Estamos en plenas fiestas de San Isidro en Madrid, y mi amiga la cordobesa no da señales de vida. Silencio absoluto. Ya me lo imaginaba: las calles a rebosar, chulapos por doquier, y ella refugiada en su rincón andaluz, lejos del bullicio capitalino. No le gusta caminar con tanta gente, dice. Yo creo que lo que no le gusta es hacer fila para los bocadillos.
Pero hete aquí que descubro una función de teatro que me llama la atención. La Reina de la Belleza, con María Galiana en el reparto, en el Teatro Reina Victoria. ¡Una joya! Solo que ir solo no me apetecía nada. Así que mandé un mensaje con la puntería de Cupido:
—¿No vienes a Madrid este viernes?
La respuesta fue fulminante:
—¡No! Sabes que el bullicio no me gusta…
Pero ahí recordé una de mis cartas más efectivas. Escribí:
—Tengo un chisme para contarte.
Y como si la hubiera activado una varita mágica:
—¿A qué hora es la función?
Sabía que no podía fallar. El teatro, el chisme y una promesa de cena después. Así se convence a la cordobesa.
Nos encontramos en la Puerta del Sol. Ella apareció sonriente, como si nunca se hubiera negado. Caminamos hasta el Reina Victoria entre risas.
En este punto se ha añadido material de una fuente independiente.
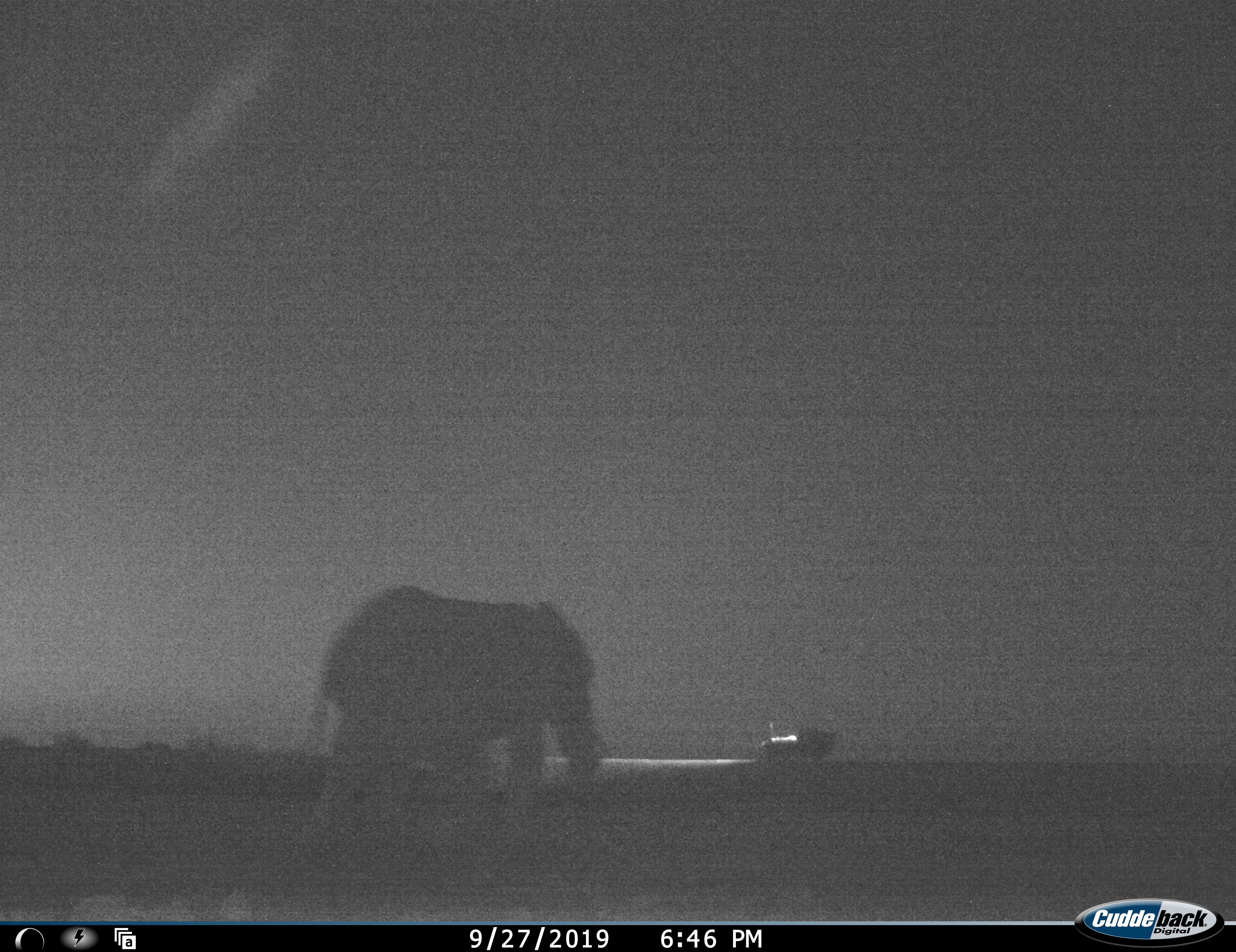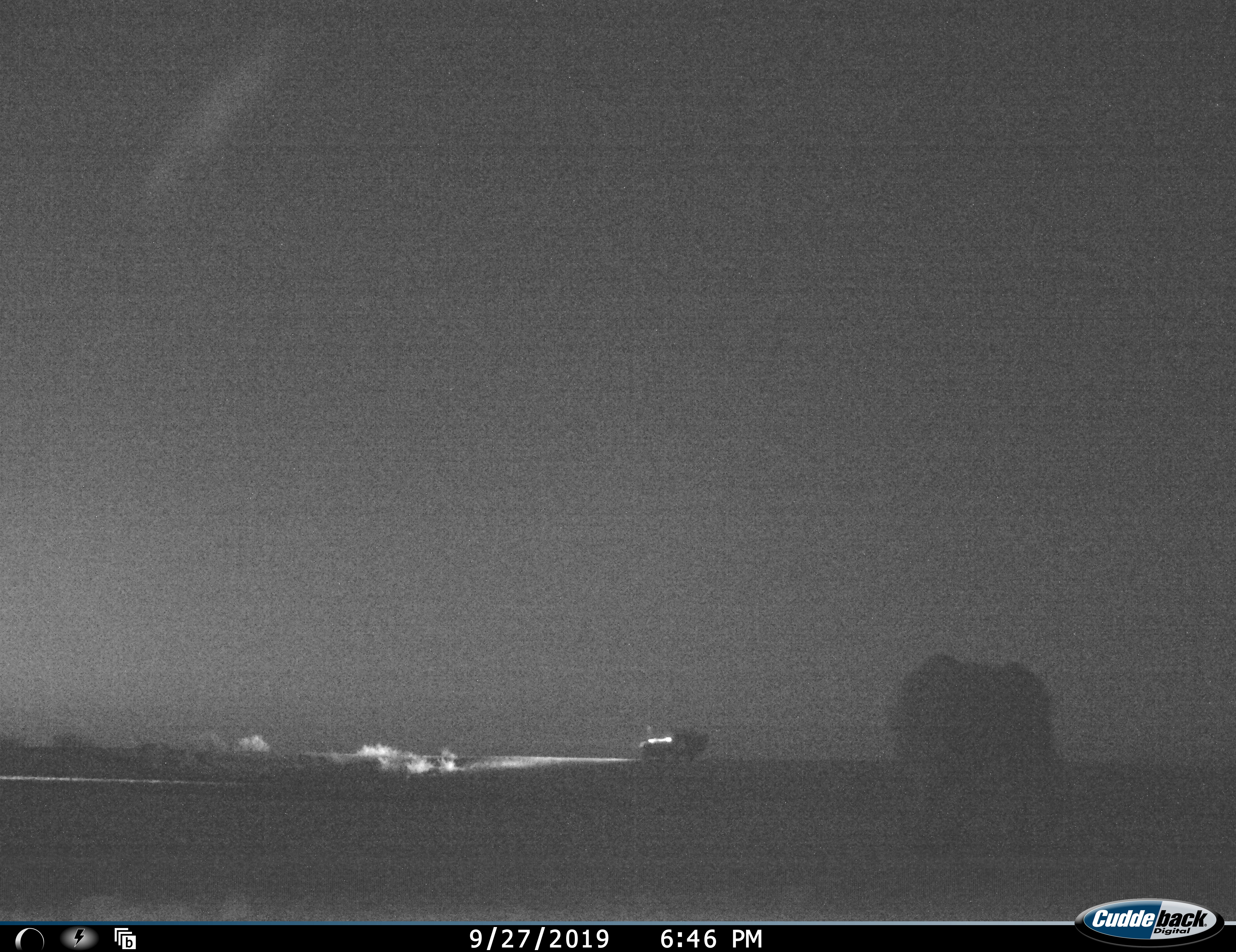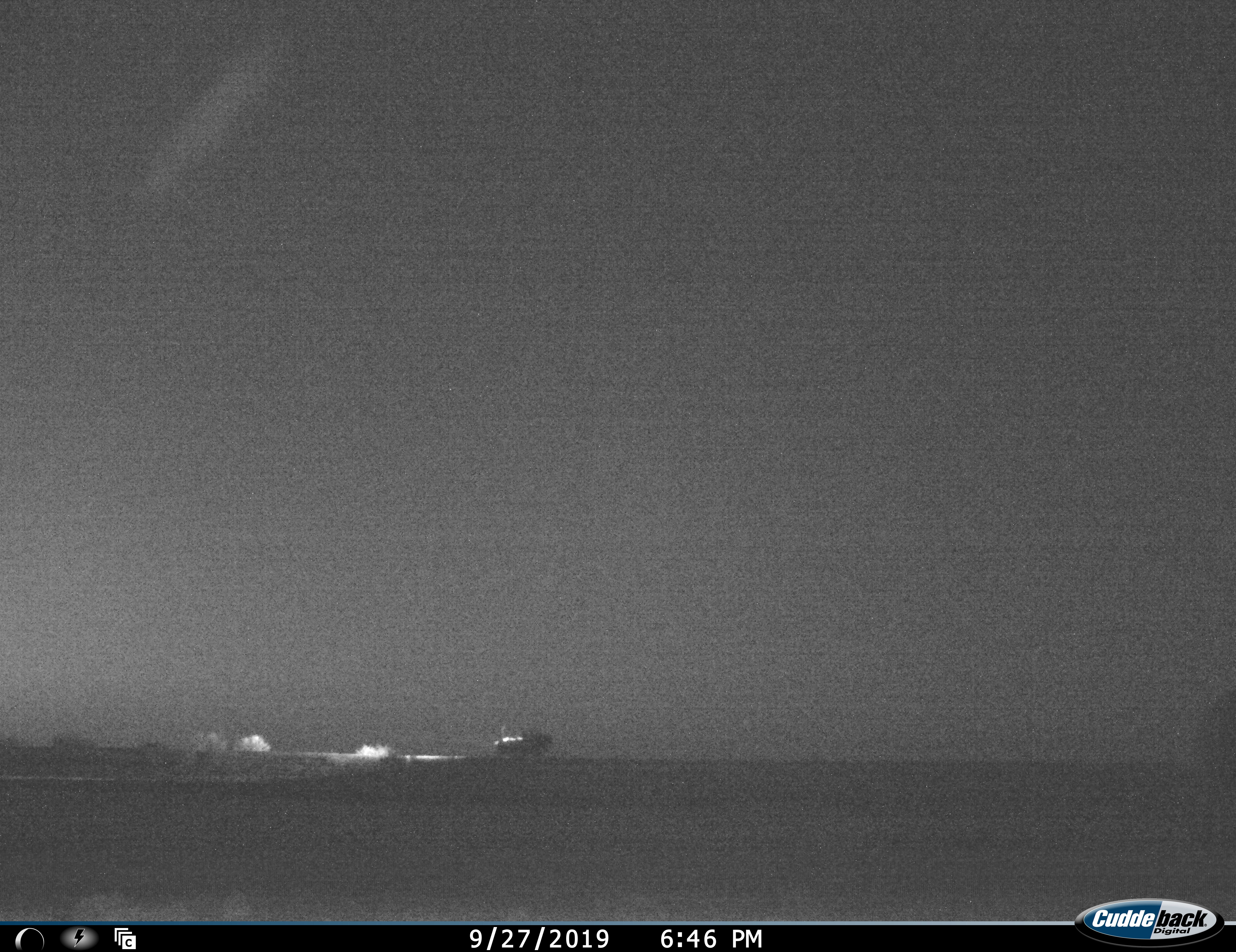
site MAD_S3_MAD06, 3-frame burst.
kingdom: Animalia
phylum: Chordata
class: Mammalia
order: Proboscidea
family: Elephantidae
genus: Loxodonta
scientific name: Loxodonta africana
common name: african bush elephant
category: elephant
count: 1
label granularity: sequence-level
Antes de entrar, me soltó:
—No me despides hasta que no me cuentes el chisme.
Y yo pensé: “No sabés lo que te espera adentro… eso sí que es un chisme trágico”.
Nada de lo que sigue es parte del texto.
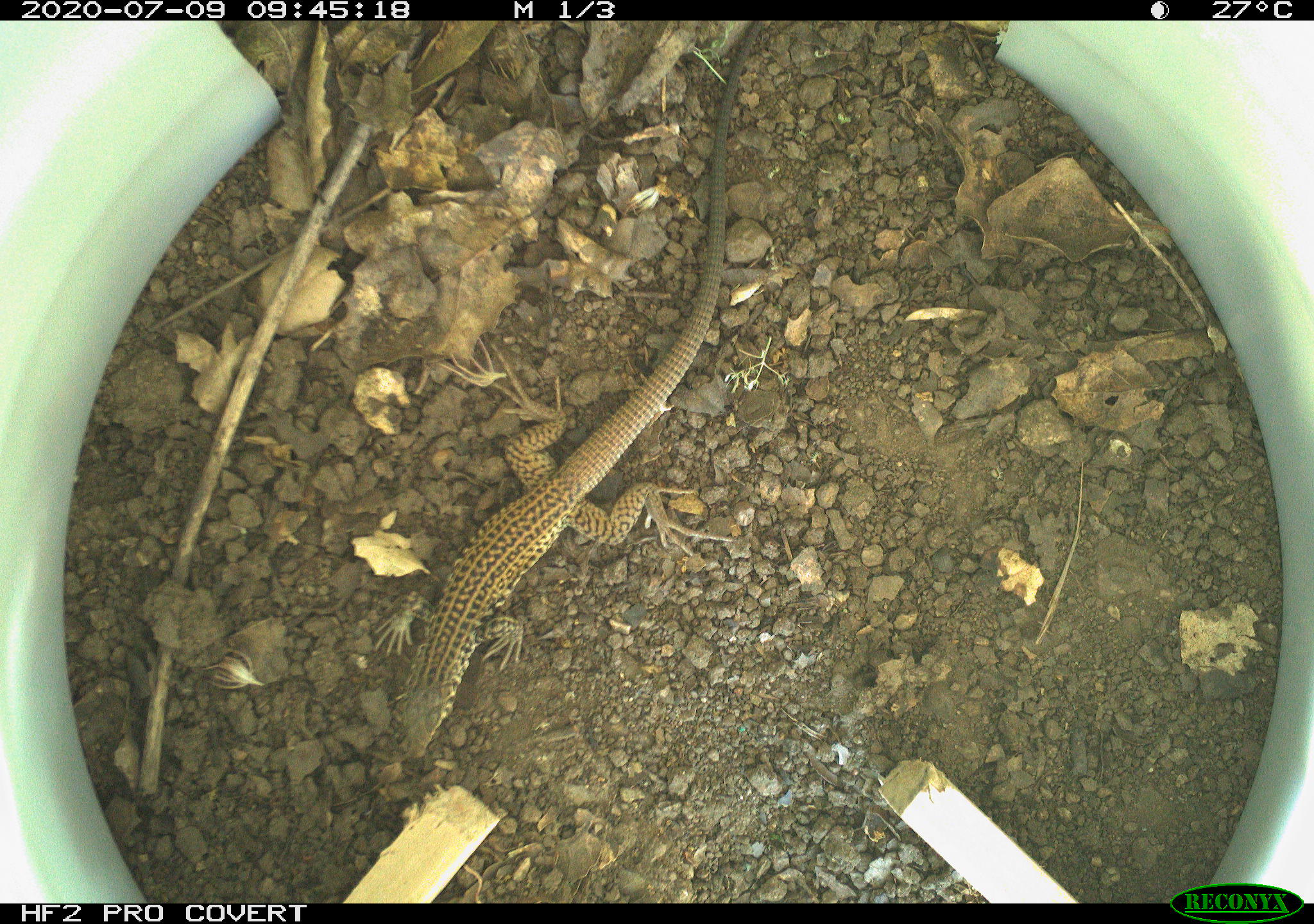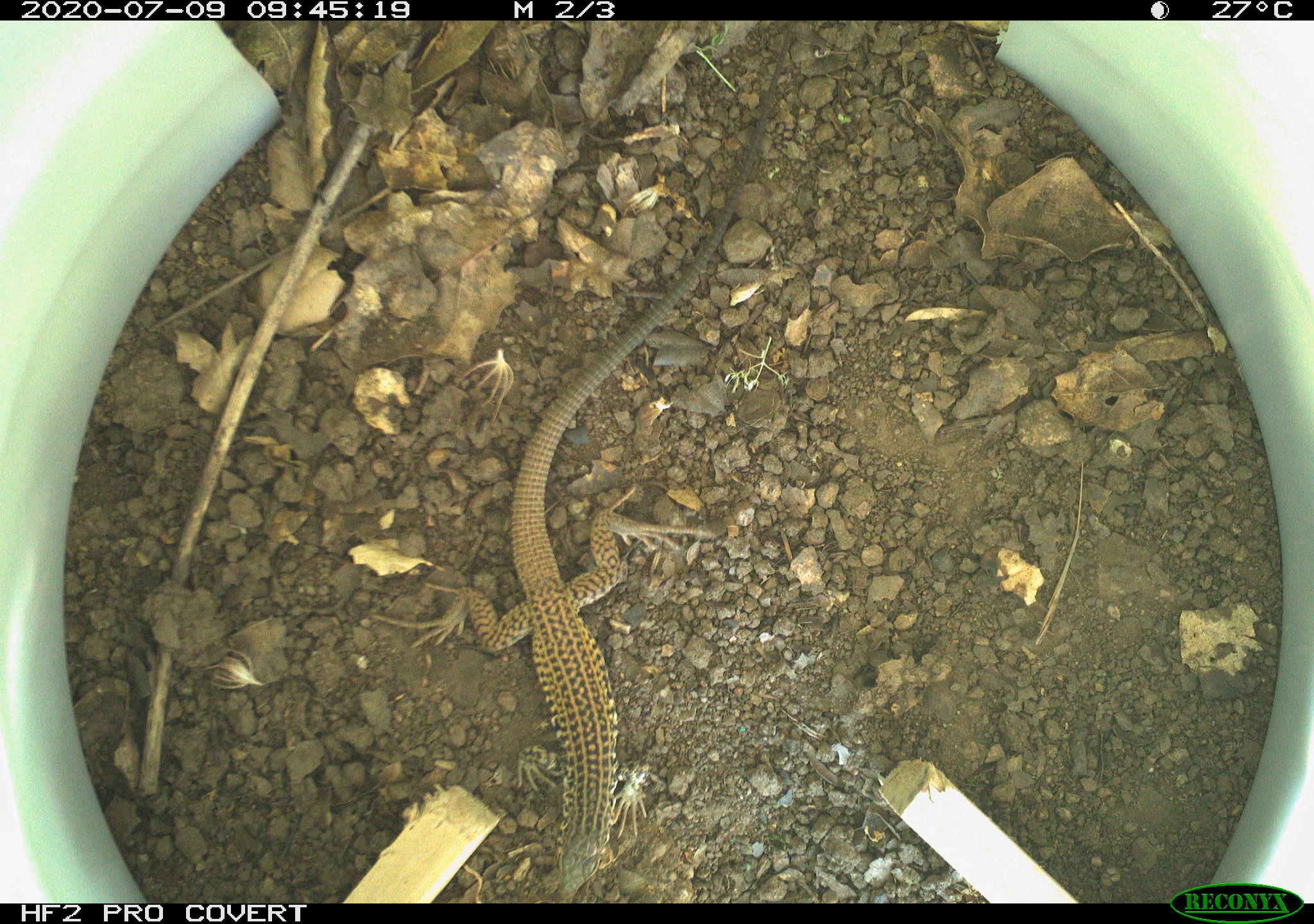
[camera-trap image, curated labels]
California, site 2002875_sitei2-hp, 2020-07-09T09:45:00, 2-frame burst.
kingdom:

La obra nos llevó a una casa perdida en una colina irlandesa, a mitad de los años 90. Allí, Mag y Maureen, madre e hija, conviven atrapadas por la rutina, los reproches y un pasado lleno de heridas mal cerradas. María Galiana, imponente y corrosiva, domina la escena con una ternura que huele a trampa. Lucía Quintana, como Maureen, se desgarra en escena, como quien grita desde el fondo del pozo y nadie la oye.
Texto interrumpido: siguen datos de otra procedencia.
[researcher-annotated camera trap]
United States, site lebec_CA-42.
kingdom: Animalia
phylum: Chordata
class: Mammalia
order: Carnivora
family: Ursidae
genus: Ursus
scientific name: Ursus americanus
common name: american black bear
Y entonces entra en juego el amor —o algo parecido a la esperanza— con Pato Dooley (Javier Mora), que regresa de Londres para remover lo que aún queda vivo. Pero la manipulación de Mag y la dependencia asfixiante entre madre e hija hacen del afecto un lujo imposible. Todo se desmorona. Todo arde lento, como la leña mojada.
El escenario, inmutable. Una cocina, una mesa, una taza de té que nunca sabremos si lleva veneno o cariño. Y una carta… esa carta que lo cambia todo y que Mag esconde como quien esconde un secreto que alimenta su poder.
La dirección de Juan Echanove nos conduce sin prisas, con mimo, con respiraciones que se sienten desde la butaca. Un retrato familiar que, aunque irlandés, nos suena a conocido: las heridas que más duelen son las que se dan en bata y zapatillas.
Cuando salimos, la cordobesa iba en silencio. Cosa rara. Caminamos hasta Sol y allí, como quien suelta una lágrima disimulada, me dijo:
—Bueno, ahora sí. ¿Cuál era el chisme?
Y yo le respondí:
—Que la función fue tan buena… que se me olvidó el chisme.